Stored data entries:
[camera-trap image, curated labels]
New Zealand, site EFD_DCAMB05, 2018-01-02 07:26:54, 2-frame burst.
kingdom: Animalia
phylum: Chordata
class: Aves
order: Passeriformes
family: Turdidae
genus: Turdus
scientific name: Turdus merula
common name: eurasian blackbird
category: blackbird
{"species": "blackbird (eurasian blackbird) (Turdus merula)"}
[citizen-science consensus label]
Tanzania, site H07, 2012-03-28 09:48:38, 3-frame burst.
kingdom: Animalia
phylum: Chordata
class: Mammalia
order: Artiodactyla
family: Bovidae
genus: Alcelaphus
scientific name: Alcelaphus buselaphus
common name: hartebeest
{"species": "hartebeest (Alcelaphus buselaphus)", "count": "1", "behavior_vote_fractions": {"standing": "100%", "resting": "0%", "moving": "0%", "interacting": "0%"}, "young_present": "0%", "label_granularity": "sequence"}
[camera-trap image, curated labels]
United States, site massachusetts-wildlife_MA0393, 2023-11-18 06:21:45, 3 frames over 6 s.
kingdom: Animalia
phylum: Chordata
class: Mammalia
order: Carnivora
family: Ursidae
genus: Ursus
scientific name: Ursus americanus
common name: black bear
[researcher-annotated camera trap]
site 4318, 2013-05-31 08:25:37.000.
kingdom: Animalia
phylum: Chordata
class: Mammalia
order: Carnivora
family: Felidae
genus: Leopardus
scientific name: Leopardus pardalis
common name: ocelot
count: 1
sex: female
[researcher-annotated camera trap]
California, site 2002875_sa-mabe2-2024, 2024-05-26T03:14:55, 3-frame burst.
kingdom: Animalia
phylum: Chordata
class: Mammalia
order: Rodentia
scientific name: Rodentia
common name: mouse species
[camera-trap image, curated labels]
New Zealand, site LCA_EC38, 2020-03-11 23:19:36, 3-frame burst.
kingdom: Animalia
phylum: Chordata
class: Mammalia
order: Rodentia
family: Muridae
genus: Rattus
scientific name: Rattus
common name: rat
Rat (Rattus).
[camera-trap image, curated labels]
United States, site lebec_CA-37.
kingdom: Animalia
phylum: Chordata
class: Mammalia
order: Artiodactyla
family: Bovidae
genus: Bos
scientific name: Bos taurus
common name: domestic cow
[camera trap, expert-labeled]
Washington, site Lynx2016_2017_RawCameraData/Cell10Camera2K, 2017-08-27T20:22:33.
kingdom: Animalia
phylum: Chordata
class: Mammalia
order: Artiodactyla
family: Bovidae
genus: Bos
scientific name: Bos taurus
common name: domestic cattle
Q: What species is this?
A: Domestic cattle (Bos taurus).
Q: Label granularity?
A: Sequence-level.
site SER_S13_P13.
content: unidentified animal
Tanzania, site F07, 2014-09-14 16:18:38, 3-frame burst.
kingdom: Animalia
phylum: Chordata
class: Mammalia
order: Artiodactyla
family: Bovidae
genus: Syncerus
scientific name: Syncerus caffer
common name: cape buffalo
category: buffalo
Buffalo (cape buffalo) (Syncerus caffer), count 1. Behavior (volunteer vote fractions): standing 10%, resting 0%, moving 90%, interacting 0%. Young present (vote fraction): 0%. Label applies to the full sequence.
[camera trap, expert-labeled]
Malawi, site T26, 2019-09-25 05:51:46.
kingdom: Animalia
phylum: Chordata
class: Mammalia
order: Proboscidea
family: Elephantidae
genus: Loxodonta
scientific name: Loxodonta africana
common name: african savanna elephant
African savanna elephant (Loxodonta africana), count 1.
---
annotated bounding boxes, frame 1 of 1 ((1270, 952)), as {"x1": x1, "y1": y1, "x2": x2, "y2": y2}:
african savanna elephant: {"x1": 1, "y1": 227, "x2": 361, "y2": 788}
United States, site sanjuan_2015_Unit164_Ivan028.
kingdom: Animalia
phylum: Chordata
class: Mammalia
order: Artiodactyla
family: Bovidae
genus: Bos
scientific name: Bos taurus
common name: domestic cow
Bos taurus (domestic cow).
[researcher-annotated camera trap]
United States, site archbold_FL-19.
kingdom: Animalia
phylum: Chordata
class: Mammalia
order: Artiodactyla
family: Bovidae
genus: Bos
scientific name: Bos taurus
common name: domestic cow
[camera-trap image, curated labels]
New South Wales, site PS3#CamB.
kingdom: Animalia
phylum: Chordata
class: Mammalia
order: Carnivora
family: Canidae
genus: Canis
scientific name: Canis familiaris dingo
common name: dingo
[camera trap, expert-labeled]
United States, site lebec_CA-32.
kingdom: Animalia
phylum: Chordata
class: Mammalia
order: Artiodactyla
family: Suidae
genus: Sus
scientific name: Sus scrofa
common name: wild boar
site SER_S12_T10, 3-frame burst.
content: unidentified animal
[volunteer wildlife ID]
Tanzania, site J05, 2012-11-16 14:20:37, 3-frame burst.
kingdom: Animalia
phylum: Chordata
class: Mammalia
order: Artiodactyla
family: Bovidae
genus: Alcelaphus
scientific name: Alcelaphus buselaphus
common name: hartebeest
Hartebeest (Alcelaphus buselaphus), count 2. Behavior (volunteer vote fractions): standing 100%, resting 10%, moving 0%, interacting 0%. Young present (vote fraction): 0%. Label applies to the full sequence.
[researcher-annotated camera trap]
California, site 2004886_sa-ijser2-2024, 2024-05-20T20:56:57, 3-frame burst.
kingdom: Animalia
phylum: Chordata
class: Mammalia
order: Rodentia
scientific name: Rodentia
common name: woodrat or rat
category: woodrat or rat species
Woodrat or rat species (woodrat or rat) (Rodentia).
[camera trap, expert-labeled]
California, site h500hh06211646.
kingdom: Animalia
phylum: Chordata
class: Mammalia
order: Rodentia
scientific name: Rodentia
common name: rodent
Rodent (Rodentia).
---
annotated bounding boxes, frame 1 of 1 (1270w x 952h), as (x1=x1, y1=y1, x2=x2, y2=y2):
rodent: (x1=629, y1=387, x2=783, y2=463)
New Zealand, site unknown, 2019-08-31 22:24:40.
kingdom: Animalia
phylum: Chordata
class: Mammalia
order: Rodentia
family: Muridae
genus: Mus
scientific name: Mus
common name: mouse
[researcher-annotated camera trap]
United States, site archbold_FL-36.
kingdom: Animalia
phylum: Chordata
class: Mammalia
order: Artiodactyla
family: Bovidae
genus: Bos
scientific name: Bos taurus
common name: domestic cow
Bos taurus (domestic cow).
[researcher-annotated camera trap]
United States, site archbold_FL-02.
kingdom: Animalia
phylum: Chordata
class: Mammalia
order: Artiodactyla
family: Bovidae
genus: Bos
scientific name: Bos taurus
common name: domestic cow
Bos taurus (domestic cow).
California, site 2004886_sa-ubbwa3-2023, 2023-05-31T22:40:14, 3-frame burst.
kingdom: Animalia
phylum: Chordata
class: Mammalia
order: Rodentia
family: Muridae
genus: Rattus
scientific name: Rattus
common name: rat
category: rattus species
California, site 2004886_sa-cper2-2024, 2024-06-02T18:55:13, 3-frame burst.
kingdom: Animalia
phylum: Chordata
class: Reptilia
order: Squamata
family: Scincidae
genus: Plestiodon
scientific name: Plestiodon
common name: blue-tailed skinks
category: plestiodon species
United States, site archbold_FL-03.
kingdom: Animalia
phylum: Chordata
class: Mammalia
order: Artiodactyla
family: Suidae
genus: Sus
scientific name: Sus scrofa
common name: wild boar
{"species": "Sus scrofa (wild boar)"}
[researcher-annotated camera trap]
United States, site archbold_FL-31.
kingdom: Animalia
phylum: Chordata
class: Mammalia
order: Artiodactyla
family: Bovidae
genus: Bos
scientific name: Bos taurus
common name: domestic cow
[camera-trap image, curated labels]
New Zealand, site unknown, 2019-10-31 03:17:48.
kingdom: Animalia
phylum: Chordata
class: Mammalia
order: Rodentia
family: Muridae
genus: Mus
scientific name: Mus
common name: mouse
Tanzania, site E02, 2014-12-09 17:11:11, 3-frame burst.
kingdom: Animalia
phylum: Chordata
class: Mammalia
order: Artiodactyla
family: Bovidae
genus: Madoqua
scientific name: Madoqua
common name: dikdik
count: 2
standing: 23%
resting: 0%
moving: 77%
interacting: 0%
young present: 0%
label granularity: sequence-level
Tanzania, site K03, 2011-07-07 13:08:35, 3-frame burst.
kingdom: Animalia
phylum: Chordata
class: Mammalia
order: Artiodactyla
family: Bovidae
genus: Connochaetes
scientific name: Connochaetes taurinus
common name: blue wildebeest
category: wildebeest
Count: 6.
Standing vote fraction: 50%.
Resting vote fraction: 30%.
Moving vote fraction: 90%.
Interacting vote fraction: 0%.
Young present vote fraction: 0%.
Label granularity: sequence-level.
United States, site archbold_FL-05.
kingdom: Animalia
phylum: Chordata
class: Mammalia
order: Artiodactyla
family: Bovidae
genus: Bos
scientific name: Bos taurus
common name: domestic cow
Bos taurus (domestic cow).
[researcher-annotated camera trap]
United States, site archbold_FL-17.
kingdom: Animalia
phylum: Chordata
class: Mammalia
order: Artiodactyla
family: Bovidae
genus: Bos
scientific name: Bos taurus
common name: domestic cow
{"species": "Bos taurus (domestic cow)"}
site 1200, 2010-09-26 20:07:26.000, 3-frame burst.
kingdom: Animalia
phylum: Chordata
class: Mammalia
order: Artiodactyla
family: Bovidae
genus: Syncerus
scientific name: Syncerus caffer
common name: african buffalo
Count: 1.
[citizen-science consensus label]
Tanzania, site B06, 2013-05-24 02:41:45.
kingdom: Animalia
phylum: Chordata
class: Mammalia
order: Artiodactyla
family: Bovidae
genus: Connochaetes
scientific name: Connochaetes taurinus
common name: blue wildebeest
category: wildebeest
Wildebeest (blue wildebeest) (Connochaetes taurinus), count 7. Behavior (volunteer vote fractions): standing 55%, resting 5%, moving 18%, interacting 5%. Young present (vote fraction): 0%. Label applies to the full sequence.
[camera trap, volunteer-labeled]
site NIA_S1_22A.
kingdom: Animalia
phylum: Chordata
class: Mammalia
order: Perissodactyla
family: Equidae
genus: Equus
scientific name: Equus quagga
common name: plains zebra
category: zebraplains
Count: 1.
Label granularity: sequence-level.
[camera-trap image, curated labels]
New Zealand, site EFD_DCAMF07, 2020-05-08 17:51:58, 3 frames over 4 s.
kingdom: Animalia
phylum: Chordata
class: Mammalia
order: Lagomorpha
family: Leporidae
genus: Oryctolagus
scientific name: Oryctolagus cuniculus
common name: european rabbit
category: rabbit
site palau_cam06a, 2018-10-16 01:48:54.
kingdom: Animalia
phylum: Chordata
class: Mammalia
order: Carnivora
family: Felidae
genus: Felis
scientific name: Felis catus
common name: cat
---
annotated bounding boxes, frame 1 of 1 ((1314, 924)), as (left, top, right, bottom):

§ **YOUR TASK**:
Print, exactly as written, the first line of the records above and each line after it until the line with "United States, site massachusetts-wildlife_MA0393, 2023-11-18", which is printed too.

§ **TASK SOLUTION**:
[camera-trap image, curated labels]
New Zealand, site EFD_DCAMB05, 2018-01-02 07:26:54, 2-frame burst.
kingdom: Animalia
phylum: Chordata
class: Aves
order: Passeriformes
family: Turdidae
genus: Turdus
scientific name: Turdus merula
common name: eurasian blackbird
category: blackbird
{"species": "blackbird (eurasian blackbird) (Turdus merula)"}
[citizen-science consensus label]
Tanzania, site H07, 2012-03-28 09:48:38, 3-frame burst.
kingdom: Animalia
phylum: Chordata
class: Mammalia
order: Artiodactyla
family: Bovidae
genus: Alcelaphus
scientific name: Alcelaphus buselaphus
common name: hartebeest
{"species": "hartebeest (Alcelaphus buselaphus)", "count": "1", "behavior_vote_fractions": {"standing": "100%", "resting": "0%", "moving": "0%", "interacting": "0%"}, "young_present": "0%", "label_granularity": "sequence"}
[camera-trap image, curated labels]
United States, site massachusetts-wildlife_MA0393, 2023-11-18 06:21:45, 3 frames over 6 s.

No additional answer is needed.